Obdachlose in Woltmershausen

■ Betr.: „Der Ton wird immer schlimmer“, taz 17.2.

Genau das behaupte ich von eurer Art, Journalismus zu betreiben. Ich beziehe mich auf den Artikel über die Beiratssitzung in Woltmershausen. (...) Aufbau und Ton des Artikels sind reißerisch, putschen auf und erinnern mich fatal an Bild-Zeitungs-Niveau. Zur sachlichen Auseinandersetzung mit dem Problem der notwendigen Unterbringung von obdachlosen Drogenabhängigen trägt er sicherlich nicht bei. Ich will nicht verschweigen, daß viele der wütenden, bösen und emotionsgeladenen Aussprüche auf der Beiratssitzung empörend und beängstigend sind und ich sie nicht akzeptieren kann und will. (Oberneuländer denken sowas eben nur). Andererseits kenne ich aus langjähriger Arbeit in dem Gebiet Warturmer Platz/Senator-Paulmann-Str. viele Schwierigkeiten und Probleme der Anwohner und nehme ihre berechtigten Ängste ernst. (...) In eurem Artikel fehlt die auf der Beiratssitzung auch vorgetragene sachliche Kritik an dem Projekt völlig, z.B. wird die grundsätzliche Kritik an einem Konzept der Massenunterbringung von Drogenabhängigen (oder sind 40 Menschen keine Masse?) total unterschlagen.
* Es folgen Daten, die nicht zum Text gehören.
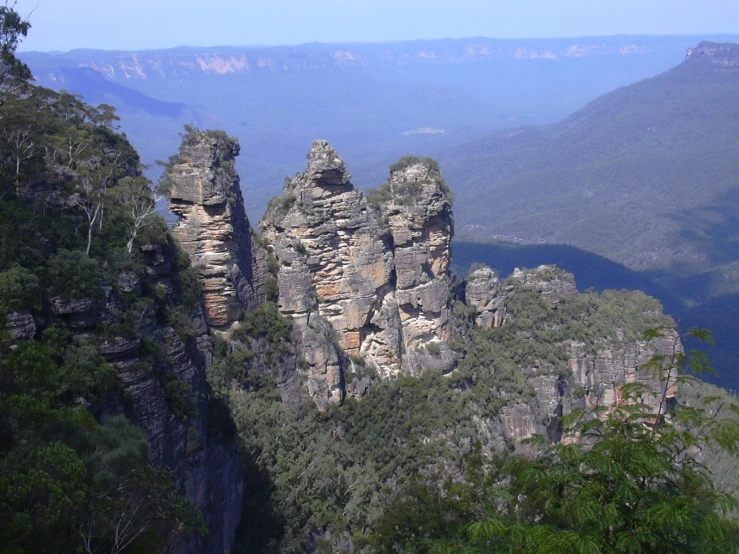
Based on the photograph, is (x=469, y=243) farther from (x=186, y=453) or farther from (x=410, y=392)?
(x=186, y=453)

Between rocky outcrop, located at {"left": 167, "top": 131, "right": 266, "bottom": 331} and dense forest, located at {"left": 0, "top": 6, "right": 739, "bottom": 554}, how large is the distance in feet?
2.61

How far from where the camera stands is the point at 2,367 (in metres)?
11.6

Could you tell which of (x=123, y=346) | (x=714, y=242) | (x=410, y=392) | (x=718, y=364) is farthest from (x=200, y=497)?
(x=714, y=242)

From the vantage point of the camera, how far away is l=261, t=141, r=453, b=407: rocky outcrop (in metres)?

Um nicht falsch verstanden zu werden. Mir geht es jetzt nicht um die inhaltliche Auseinandersetzung mit dem Thema, sondern einzig um eure Berichterstattung. Weiter nur noch die gröbsten Fehler: Nicht die Anwohner haben den Begriff „Zigeunerlager“ geprägt — wie ihr es suggeriert - sondern es hieß bis 1971 offiziell in den Bremer Amtsstuben so. Und den Müllplatz gab es nicht anschließend, sondern bereits seit 1930, so daß die „Zigeuner“ direkt neben und z.T. sogar auf der Müllkippe unter menschenunwürdigen Bedingungen leben mußten. Ausstellungen dazu gab es im Kulturladen Pusdorf, ebenso während einer Projektwoche im Schulzentrum Butjadinger Str. Das Bild zeigt nicht den Container- Platz, sondern einen Teil der ehemaligen Müllkippe. Insgesamt habe ich den Eindruck, daß dieser Artikel mit dem grundsätzlichen Standpunkt „konsequent für Junkies“ entstanden ist und — wenn überhaupt — schlampig recherchiert wurde. Ich finde es peinlich für die Bremer Presselandschaft, daß der klarste und differenzierteste Beitrag über die Beiratssitzung in der CDU Postille Weser-Report zu lesen war. In diesem Umfeld habe ich mich noch nie befunden! Lore Romann, Erlenstr.